Heads should be saveable IMO unless they are cracked. Block may or may not need to be sleeved depending on the level of corrosion. 

And as others have said....Good Luck! :cheers


----------



## Thrillseeker (Oct 16, 2012)

Wow, did someone use that as a salt water boat anchor? Lots of WD-40 and a good soaking at the machine shop should get it apart and clean. I hope the block and heads are salvageable. Good luck and keep us posted.


----------



## fredyG (Apr 18, 2012)

*Engine Parts Supplier*

While I'm taking my engine to the milling shop, I'm starting to search for new parts (Engine Master rebuilding kit) including valves. Members, who do you recommend that have and sell good quality parts ? I need "almost" the complete engine. I'll like TRW, Comp Cams, Federal Mogul, Milodon, etc. One notch up stock engine and run with 95 oct. "Happy" Street use. Any good idea ??? Summit ?? Thank you


----------



## BearGFR (Aug 25, 2008)

My recommendation? Call Jim at Central Virginia Machine. That's where I bought the huge majority of my parts.

Bear


----------



## fredyG (Apr 18, 2012)

*latest Pictures*

Thank you BearGFR, I got in Central Virginia M. web page and saw their products. probably I'll get in touch with them, but I whant my engine Original Specs plus bolt on stuff (aluminum manifold, Headers) and a modern cam. hear are some pictures of the work done yesterday. I manage to "extract" 5 pistons, but they were really jammed. I had to hit them really hard with a steel bar from under and to the pinston pin. I smashed them but they were no good anyway. Here are sone pictures. By the way, the crank is in excellent condition. keep in touch


----------



## BearGFR (Aug 25, 2008)

Just rememeber, this is a Pontiac - not a chevy. They're worlds apart in what works on them and how to make power with them. By far the lion's share of information you'll run into especially from large vendors will be people who try to treat them the same as the bow ties ---- that's a mistake.

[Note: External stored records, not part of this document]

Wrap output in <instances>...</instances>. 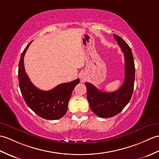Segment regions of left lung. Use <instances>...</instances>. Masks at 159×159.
Returning <instances> with one entry per match:
<instances>
[{"instance_id":"1","label":"left lung","mask_w":159,"mask_h":159,"mask_svg":"<svg viewBox=\"0 0 159 159\" xmlns=\"http://www.w3.org/2000/svg\"><path fill=\"white\" fill-rule=\"evenodd\" d=\"M114 37L125 56V74L123 85L116 91L108 93L99 91L89 83H84L90 108L96 115L102 118L112 117L120 113L130 101L134 87L135 69L131 49L119 36L114 34Z\"/></svg>"}]
</instances>
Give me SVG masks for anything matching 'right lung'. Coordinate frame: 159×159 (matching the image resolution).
<instances>
[{
    "label": "right lung",
    "mask_w": 159,
    "mask_h": 159,
    "mask_svg": "<svg viewBox=\"0 0 159 159\" xmlns=\"http://www.w3.org/2000/svg\"><path fill=\"white\" fill-rule=\"evenodd\" d=\"M31 43L22 52L19 63L18 79L21 95L29 108L39 116L47 120L59 119L67 112L72 91L80 80L60 84L47 91L36 87L25 73L24 65V55Z\"/></svg>",
    "instance_id": "obj_1"
}]
</instances>
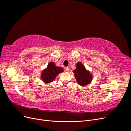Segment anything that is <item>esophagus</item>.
I'll return each instance as SVG.
<instances>
[{
  "instance_id": "esophagus-1",
  "label": "esophagus",
  "mask_w": 131,
  "mask_h": 131,
  "mask_svg": "<svg viewBox=\"0 0 131 131\" xmlns=\"http://www.w3.org/2000/svg\"><path fill=\"white\" fill-rule=\"evenodd\" d=\"M69 70V69L68 67H65V68H64V70H65V72H68Z\"/></svg>"
}]
</instances>
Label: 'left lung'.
<instances>
[{
    "instance_id": "obj_1",
    "label": "left lung",
    "mask_w": 131,
    "mask_h": 131,
    "mask_svg": "<svg viewBox=\"0 0 131 131\" xmlns=\"http://www.w3.org/2000/svg\"><path fill=\"white\" fill-rule=\"evenodd\" d=\"M74 73L77 81L80 85H88L92 80V75L80 62L77 64V69L74 70Z\"/></svg>"
}]
</instances>
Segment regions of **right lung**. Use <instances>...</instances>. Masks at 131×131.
I'll list each match as a JSON object with an SVG mask.
<instances>
[{
  "mask_svg": "<svg viewBox=\"0 0 131 131\" xmlns=\"http://www.w3.org/2000/svg\"><path fill=\"white\" fill-rule=\"evenodd\" d=\"M63 72V69L55 66L54 63H49L47 68L43 70L41 73V79L46 83L52 82L57 75Z\"/></svg>",
  "mask_w": 131,
  "mask_h": 131,
  "instance_id": "right-lung-1",
  "label": "right lung"
}]
</instances>
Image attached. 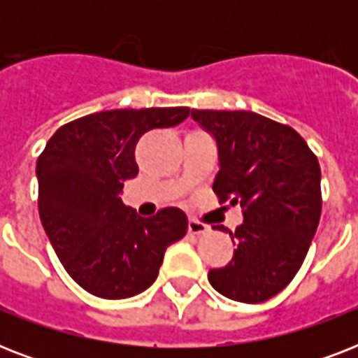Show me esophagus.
<instances>
[{"label":"esophagus","instance_id":"1","mask_svg":"<svg viewBox=\"0 0 358 358\" xmlns=\"http://www.w3.org/2000/svg\"><path fill=\"white\" fill-rule=\"evenodd\" d=\"M187 230H189V234L201 236V234H206L210 229H208L206 223H202V221H199V219L191 217L189 223H187Z\"/></svg>","mask_w":358,"mask_h":358}]
</instances>
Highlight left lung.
Masks as SVG:
<instances>
[{
    "mask_svg": "<svg viewBox=\"0 0 358 358\" xmlns=\"http://www.w3.org/2000/svg\"><path fill=\"white\" fill-rule=\"evenodd\" d=\"M191 117L217 141L221 167L213 193L243 212V223L229 230L232 260L210 269L208 280L229 299L264 303L292 282L316 234L317 157L292 126L252 111L191 109Z\"/></svg>",
    "mask_w": 358,
    "mask_h": 358,
    "instance_id": "8db88e82",
    "label": "left lung"
}]
</instances>
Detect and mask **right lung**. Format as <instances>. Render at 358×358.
Listing matches in <instances>:
<instances>
[{
    "instance_id": "right-lung-1",
    "label": "right lung",
    "mask_w": 358,
    "mask_h": 358,
    "mask_svg": "<svg viewBox=\"0 0 358 358\" xmlns=\"http://www.w3.org/2000/svg\"><path fill=\"white\" fill-rule=\"evenodd\" d=\"M189 108L111 109L64 124L36 162L42 227L70 277L89 294L126 299L157 278L163 255L187 232L180 208L139 217L120 201L139 173L135 145L176 126Z\"/></svg>"
}]
</instances>
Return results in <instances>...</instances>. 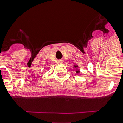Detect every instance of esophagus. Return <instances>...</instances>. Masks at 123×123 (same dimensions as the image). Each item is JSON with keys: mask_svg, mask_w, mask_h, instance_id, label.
Instances as JSON below:
<instances>
[{"mask_svg": "<svg viewBox=\"0 0 123 123\" xmlns=\"http://www.w3.org/2000/svg\"><path fill=\"white\" fill-rule=\"evenodd\" d=\"M59 63L62 64L63 63V61H62V60H60V61H59Z\"/></svg>", "mask_w": 123, "mask_h": 123, "instance_id": "esophagus-1", "label": "esophagus"}]
</instances>
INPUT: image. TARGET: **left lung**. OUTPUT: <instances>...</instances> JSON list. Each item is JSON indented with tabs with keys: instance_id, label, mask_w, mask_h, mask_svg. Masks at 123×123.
I'll list each match as a JSON object with an SVG mask.
<instances>
[{
	"instance_id": "8db88e82",
	"label": "left lung",
	"mask_w": 123,
	"mask_h": 123,
	"mask_svg": "<svg viewBox=\"0 0 123 123\" xmlns=\"http://www.w3.org/2000/svg\"><path fill=\"white\" fill-rule=\"evenodd\" d=\"M73 68H74L76 69V74H80V70H79L78 66V65H76V64L74 65Z\"/></svg>"
}]
</instances>
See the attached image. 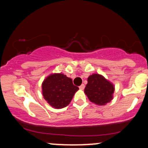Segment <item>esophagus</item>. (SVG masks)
<instances>
[{
    "label": "esophagus",
    "instance_id": "1",
    "mask_svg": "<svg viewBox=\"0 0 148 148\" xmlns=\"http://www.w3.org/2000/svg\"><path fill=\"white\" fill-rule=\"evenodd\" d=\"M84 88H85V85L84 84L81 85V86H79V89L81 90H84Z\"/></svg>",
    "mask_w": 148,
    "mask_h": 148
}]
</instances>
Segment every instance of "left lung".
<instances>
[{
	"label": "left lung",
	"mask_w": 148,
	"mask_h": 148,
	"mask_svg": "<svg viewBox=\"0 0 148 148\" xmlns=\"http://www.w3.org/2000/svg\"><path fill=\"white\" fill-rule=\"evenodd\" d=\"M114 85L99 74H93L88 78L84 92L91 102L103 106L110 102L113 97Z\"/></svg>",
	"instance_id": "8db88e82"
}]
</instances>
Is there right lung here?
Wrapping results in <instances>:
<instances>
[{
	"label": "right lung",
	"mask_w": 148,
	"mask_h": 148,
	"mask_svg": "<svg viewBox=\"0 0 148 148\" xmlns=\"http://www.w3.org/2000/svg\"><path fill=\"white\" fill-rule=\"evenodd\" d=\"M42 95L50 106L54 108L66 107L79 90L72 79L62 73H54L47 76L42 84Z\"/></svg>",
	"instance_id": "1"
}]
</instances>
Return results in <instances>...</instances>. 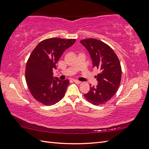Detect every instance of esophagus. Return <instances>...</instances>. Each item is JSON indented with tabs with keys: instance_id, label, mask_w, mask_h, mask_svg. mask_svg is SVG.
<instances>
[{
	"instance_id": "esophagus-1",
	"label": "esophagus",
	"mask_w": 149,
	"mask_h": 149,
	"mask_svg": "<svg viewBox=\"0 0 149 149\" xmlns=\"http://www.w3.org/2000/svg\"><path fill=\"white\" fill-rule=\"evenodd\" d=\"M73 81H74V83H78V84L81 83V82L79 81H78V80H76V79H73Z\"/></svg>"
}]
</instances>
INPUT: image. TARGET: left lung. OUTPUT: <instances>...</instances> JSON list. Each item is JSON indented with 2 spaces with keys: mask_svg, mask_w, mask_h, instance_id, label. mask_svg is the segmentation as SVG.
<instances>
[{
  "mask_svg": "<svg viewBox=\"0 0 149 149\" xmlns=\"http://www.w3.org/2000/svg\"><path fill=\"white\" fill-rule=\"evenodd\" d=\"M80 43L89 52L93 66L100 71L96 76L98 84L90 86L84 96L94 105L103 104L111 100L119 87L122 70L119 58L113 49L100 40L88 38Z\"/></svg>",
  "mask_w": 149,
  "mask_h": 149,
  "instance_id": "1",
  "label": "left lung"
}]
</instances>
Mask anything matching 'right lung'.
Returning a JSON list of instances; mask_svg holds the SVG:
<instances>
[{
	"mask_svg": "<svg viewBox=\"0 0 149 149\" xmlns=\"http://www.w3.org/2000/svg\"><path fill=\"white\" fill-rule=\"evenodd\" d=\"M76 39L51 38L40 42L26 62L25 79L31 95L45 106L53 105L65 96L69 80L53 78V70L67 48Z\"/></svg>",
	"mask_w": 149,
	"mask_h": 149,
	"instance_id": "add662e5",
	"label": "right lung"
}]
</instances>
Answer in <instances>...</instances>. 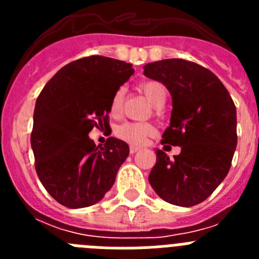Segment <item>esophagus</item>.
<instances>
[{
    "label": "esophagus",
    "mask_w": 259,
    "mask_h": 259,
    "mask_svg": "<svg viewBox=\"0 0 259 259\" xmlns=\"http://www.w3.org/2000/svg\"><path fill=\"white\" fill-rule=\"evenodd\" d=\"M139 150H140V148H139V146H135V145L130 146V152H131V154H134V153L139 152Z\"/></svg>",
    "instance_id": "esophagus-1"
}]
</instances>
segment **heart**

That's why I steered you towards Jim at CVMS. He builds more than just Pontiacs at his engine shop, so he's not 'blind' to other makes, but when it comes to the Indian he knows his stuff - for sure. 

For example, why are you interested in an aluminum manifold?

Bear


----------



## fredyG (Apr 18, 2012)

*Pistons damages / water passages*

Bear. This is how the pistons had to be taken off (the 3 mouseketeer) (see photo), but the cylinders are find. Todat if I have the time, is the turn of the heads. I am worried about the block water passages. The upper water passages or are close or have really small holes (rust obstructed ??) This doesnt look right to me, but I am not familiar with Pontiac blocks. What do you see here ??? Crank is fine. Why aluminum intake manifold ?? because of weight and efficiency. Standard manifolds (series production) design by factory are never as efficient as special purpose design. If I'm not going 100% original, why use heavy weight components ? For instance, my right exhaust manifold has a hole because of rust (there ia a photo in upper thread), I'm going to headers, less weight and more efficiency. I'm not going to any track, this is for the pleasure of driving a "happy" GTO. keep in touch and advise


----------



## fredyG (Apr 18, 2012)

*Here comes the Pictures*

This pictures completemts the above thread


----------



## BearGFR (Aug 25, 2008)

Reason I asked 'why aluminum' --- the fact is, no aftermarket manifold will perform as well on a street Pontiac than a cleaned up, port-matched factory cast iron manifold. The notion that after-market aluminum will always be 'better' is what I call "Chevy thinking". True, it will save you some weight, but that's it. In terms of torque and power in the street Pontiac rpm range (5200 and below), that fancy aluminum manifold is going to cost you power, not make it. This fact has been proven time and time again through actual testing. Fact is, Pontiac didn't gain its reputation 'back in the day' because the factory engineers were idiots. Pontiacs are torque engines, and it comes on early in the rpm range - nothing feeds that better than a clean dual plane intake and that's just reality.
It's the same reason they don't need (or like) a lot of gear to be quick. My 69, at about 4000 lbs. race weight, has a best e.t. so far of 11.86 @ 113 - that's on pump gase, with 3.50 gears and running the trans in Drive - and it shifting at 5000 rpm. I can drive the car anywhere I want, and do.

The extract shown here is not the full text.